Job
Copy out every one of the following records word for word, leaving the pictures out.

Material shown
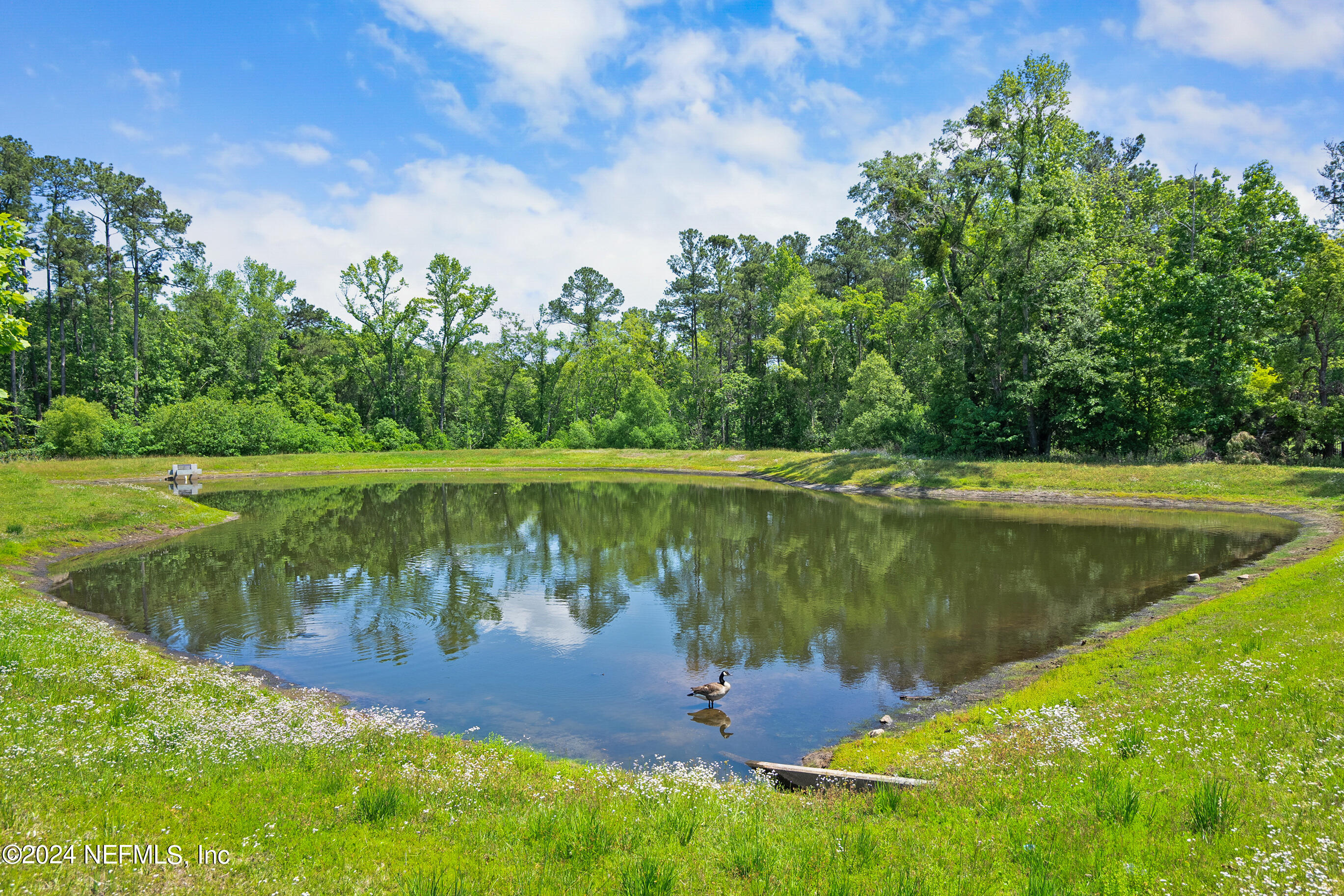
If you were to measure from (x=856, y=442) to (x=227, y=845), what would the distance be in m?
54.4

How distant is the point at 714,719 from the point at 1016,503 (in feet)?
111

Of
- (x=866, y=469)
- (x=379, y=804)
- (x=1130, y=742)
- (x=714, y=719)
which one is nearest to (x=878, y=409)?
(x=866, y=469)

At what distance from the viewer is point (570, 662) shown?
14938 mm

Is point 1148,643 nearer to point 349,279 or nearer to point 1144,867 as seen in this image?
point 1144,867

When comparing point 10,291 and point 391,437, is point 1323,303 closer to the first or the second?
point 10,291

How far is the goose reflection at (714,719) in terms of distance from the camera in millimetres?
11489

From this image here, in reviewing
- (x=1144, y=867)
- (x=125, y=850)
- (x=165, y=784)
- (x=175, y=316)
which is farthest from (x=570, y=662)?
(x=175, y=316)

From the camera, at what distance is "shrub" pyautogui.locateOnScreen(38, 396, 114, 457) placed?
58.2 metres

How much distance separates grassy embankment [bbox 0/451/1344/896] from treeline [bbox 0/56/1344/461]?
33213mm

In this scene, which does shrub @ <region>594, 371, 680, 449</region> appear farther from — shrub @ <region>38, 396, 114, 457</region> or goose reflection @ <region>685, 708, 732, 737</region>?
goose reflection @ <region>685, 708, 732, 737</region>

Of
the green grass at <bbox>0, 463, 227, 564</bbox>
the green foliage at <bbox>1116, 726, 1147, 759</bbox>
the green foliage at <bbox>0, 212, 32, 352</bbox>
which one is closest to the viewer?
the green foliage at <bbox>1116, 726, 1147, 759</bbox>

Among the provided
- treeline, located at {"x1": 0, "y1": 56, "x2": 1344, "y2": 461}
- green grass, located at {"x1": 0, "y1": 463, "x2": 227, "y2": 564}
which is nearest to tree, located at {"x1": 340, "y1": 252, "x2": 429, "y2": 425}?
treeline, located at {"x1": 0, "y1": 56, "x2": 1344, "y2": 461}

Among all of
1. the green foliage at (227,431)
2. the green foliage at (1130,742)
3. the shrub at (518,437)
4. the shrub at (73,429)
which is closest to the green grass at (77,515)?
the shrub at (73,429)

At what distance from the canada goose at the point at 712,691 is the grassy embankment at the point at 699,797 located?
2702mm
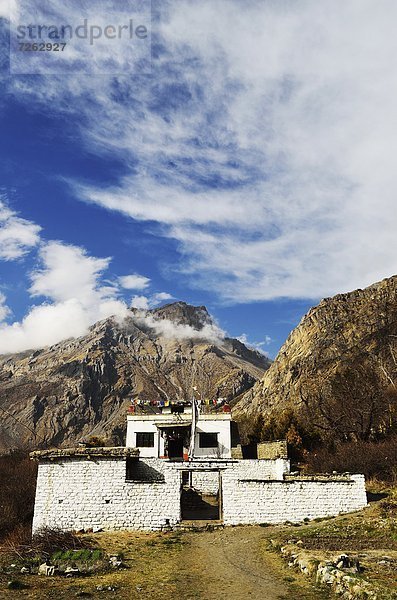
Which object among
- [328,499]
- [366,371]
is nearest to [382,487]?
[328,499]

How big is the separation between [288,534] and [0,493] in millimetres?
22429

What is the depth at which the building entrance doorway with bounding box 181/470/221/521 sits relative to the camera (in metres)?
29.5

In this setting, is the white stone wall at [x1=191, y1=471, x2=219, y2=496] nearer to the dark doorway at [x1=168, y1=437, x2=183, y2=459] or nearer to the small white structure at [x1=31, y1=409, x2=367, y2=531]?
the small white structure at [x1=31, y1=409, x2=367, y2=531]

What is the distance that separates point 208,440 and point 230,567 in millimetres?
24908

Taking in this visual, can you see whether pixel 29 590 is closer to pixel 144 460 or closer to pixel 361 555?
pixel 361 555

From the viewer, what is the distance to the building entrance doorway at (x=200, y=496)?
29.5 metres

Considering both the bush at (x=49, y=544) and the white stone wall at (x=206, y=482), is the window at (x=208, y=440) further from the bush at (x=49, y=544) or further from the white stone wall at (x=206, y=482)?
the bush at (x=49, y=544)

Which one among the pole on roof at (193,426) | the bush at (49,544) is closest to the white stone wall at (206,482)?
the pole on roof at (193,426)

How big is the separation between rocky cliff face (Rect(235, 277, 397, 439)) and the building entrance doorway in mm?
24099

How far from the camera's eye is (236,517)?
25578 millimetres

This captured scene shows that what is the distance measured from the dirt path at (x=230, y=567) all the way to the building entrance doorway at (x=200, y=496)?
16.8ft

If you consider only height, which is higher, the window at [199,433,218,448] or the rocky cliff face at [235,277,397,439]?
the rocky cliff face at [235,277,397,439]

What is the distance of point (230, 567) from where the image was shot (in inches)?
696

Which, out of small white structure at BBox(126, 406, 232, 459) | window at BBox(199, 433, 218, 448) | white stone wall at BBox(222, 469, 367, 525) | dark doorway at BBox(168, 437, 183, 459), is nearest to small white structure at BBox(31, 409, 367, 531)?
white stone wall at BBox(222, 469, 367, 525)
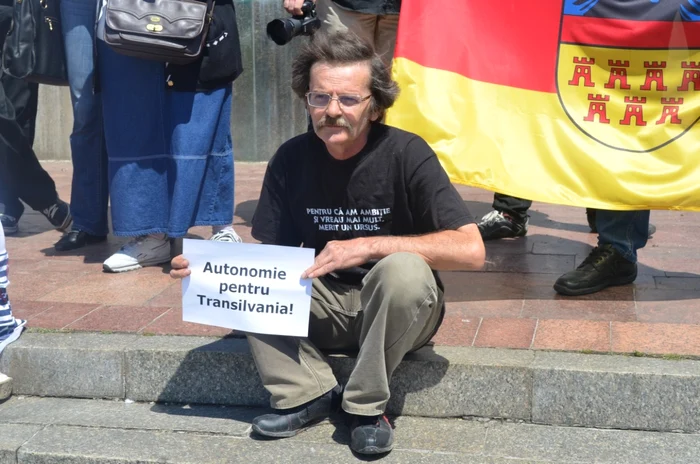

Output
If you were to measure from (x=856, y=442) to (x=227, y=845), what would the distance be in m?
54.4

How distant is the point at 714,719 from the point at 1016,503 (in feet)?
111

Of
- (x=866, y=469)
- (x=379, y=804)
- (x=1130, y=742)
- (x=714, y=719)
which one is nearest to (x=878, y=409)?
(x=866, y=469)

At what distance from the viewer is point (570, 662) shown?
14938 mm

Is point 1148,643 nearer to point 349,279 or nearer to point 1144,867 as seen in this image?
point 1144,867

When comparing point 10,291 and point 391,437, is point 1323,303 closer to the first or the second?
point 10,291

How far is the goose reflection at (714,719) in terms of distance from the camera in millimetres?
11489

From this image here, in reviewing
- (x=1144, y=867)
- (x=125, y=850)
- (x=165, y=784)
- (x=175, y=316)
which is farthest from (x=570, y=662)?
(x=175, y=316)

From the camera, at what distance is "shrub" pyautogui.locateOnScreen(38, 396, 114, 457) placed?
58.2 metres

How much distance separates grassy embankment [bbox 0/451/1344/896] from treeline [bbox 0/56/1344/461]?
33213mm

In this scene, which does shrub @ <region>594, 371, 680, 449</region> appear farther from — shrub @ <region>38, 396, 114, 457</region> or goose reflection @ <region>685, 708, 732, 737</region>?
goose reflection @ <region>685, 708, 732, 737</region>

Of
the green grass at <bbox>0, 463, 227, 564</bbox>
the green foliage at <bbox>1116, 726, 1147, 759</bbox>
the green foliage at <bbox>0, 212, 32, 352</bbox>
which one is closest to the viewer?
the green foliage at <bbox>1116, 726, 1147, 759</bbox>

Among the provided
- treeline, located at {"x1": 0, "y1": 56, "x2": 1344, "y2": 461}
- green grass, located at {"x1": 0, "y1": 463, "x2": 227, "y2": 564}
which is nearest to tree, located at {"x1": 340, "y1": 252, "x2": 429, "y2": 425}?
treeline, located at {"x1": 0, "y1": 56, "x2": 1344, "y2": 461}

Among all of
1. the green foliage at (227,431)
2. the green foliage at (1130,742)
3. the shrub at (518,437)
4. the shrub at (73,429)
which is closest to the green grass at (77,515)?
the shrub at (73,429)

At what distance from the canada goose at the point at 712,691 is the grassy embankment at the point at 699,797 located?
2702mm
Which object among
- [328,499]
- [366,371]
is nearest to [382,487]?
[328,499]

How big is the separation between [288,534] and [0,493] in millimetres?
22429

What is the depth at which the building entrance doorway with bounding box 181/470/221/521 sits relative to the camera (in metres)?
29.5

In this setting, is the white stone wall at [x1=191, y1=471, x2=219, y2=496] nearer to the dark doorway at [x1=168, y1=437, x2=183, y2=459] or nearer to the small white structure at [x1=31, y1=409, x2=367, y2=531]?
the small white structure at [x1=31, y1=409, x2=367, y2=531]

What is the distance that separates point 208,440 and point 230,567 in millimetres?
24908

Taking in this visual, can you see whether pixel 29 590 is closer to pixel 144 460 or closer to pixel 361 555?
pixel 361 555

From the viewer, what is the distance to the building entrance doorway at (x=200, y=496)?
29.5 metres

Considering both the bush at (x=49, y=544) and the white stone wall at (x=206, y=482), is the window at (x=208, y=440) further from the bush at (x=49, y=544) or further from the white stone wall at (x=206, y=482)?
the bush at (x=49, y=544)

Which one among the pole on roof at (193,426) | the bush at (49,544) is closest to the white stone wall at (206,482)?
the pole on roof at (193,426)

How big is the separation between rocky cliff face (Rect(235, 277, 397, 439)) and the building entrance doorway in mm?
24099

How far from the camera's eye is (236,517)?
25578 millimetres

This captured scene shows that what is the distance measured from the dirt path at (x=230, y=567) all the way to the building entrance doorway at (x=200, y=496)?
16.8ft

If you consider only height, which is higher, the window at [199,433,218,448] or the rocky cliff face at [235,277,397,439]?
the rocky cliff face at [235,277,397,439]

What is the distance of point (230, 567) from where the image was shot (in inches)?
696

Which, out of small white structure at BBox(126, 406, 232, 459) | window at BBox(199, 433, 218, 448) | white stone wall at BBox(222, 469, 367, 525) | dark doorway at BBox(168, 437, 183, 459), is nearest to small white structure at BBox(31, 409, 367, 531)?
white stone wall at BBox(222, 469, 367, 525)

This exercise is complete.